§ Required task
Recast the items from the line containing "What distance from the viewer" through the end of the items as a two-column CSV with columns input and output. Give one row per item, with its text and its answer each in a single quoted field and line breaks replaced by spaces.

══════

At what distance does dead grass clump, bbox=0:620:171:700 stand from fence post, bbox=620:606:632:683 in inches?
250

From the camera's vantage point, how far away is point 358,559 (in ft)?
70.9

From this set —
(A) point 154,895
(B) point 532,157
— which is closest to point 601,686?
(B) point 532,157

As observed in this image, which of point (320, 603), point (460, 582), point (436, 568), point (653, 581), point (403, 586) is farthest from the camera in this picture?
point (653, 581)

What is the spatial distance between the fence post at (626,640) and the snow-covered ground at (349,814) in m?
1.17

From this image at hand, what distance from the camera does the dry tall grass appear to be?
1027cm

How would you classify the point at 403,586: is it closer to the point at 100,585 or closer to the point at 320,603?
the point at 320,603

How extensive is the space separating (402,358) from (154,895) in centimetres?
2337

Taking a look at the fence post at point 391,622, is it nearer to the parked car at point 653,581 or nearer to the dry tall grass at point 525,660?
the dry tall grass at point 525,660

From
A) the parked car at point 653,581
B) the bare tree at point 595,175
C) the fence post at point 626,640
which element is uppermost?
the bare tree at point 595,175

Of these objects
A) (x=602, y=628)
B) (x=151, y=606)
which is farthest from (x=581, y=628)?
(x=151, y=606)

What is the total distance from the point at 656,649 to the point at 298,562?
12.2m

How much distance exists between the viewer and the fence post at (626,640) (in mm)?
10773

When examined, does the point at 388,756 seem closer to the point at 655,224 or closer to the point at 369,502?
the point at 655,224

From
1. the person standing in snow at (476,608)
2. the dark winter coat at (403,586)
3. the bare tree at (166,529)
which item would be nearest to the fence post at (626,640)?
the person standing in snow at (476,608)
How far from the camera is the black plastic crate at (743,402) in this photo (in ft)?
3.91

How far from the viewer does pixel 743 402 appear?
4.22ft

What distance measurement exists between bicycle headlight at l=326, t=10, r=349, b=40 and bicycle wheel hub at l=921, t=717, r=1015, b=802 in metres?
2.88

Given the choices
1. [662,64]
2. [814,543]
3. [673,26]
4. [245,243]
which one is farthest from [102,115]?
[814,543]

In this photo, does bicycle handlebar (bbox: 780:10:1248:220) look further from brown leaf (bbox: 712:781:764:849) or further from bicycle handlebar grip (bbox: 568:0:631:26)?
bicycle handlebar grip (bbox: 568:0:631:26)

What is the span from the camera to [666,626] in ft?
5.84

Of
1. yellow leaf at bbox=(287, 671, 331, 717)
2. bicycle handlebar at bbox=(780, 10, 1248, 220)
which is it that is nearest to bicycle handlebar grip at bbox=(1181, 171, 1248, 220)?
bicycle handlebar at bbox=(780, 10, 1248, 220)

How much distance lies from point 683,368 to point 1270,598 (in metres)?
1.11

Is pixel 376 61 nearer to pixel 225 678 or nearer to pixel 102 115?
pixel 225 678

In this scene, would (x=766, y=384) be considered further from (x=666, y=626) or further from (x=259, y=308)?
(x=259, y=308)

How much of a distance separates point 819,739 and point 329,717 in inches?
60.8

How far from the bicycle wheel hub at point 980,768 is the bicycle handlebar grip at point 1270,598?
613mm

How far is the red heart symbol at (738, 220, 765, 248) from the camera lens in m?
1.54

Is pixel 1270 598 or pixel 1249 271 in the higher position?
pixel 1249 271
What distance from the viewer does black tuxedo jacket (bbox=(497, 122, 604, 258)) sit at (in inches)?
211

══════

§ Solution for this exercise
input,output
"What distance from the viewer does black tuxedo jacket (bbox=(497, 122, 604, 258)) sit at (in inches)?","211"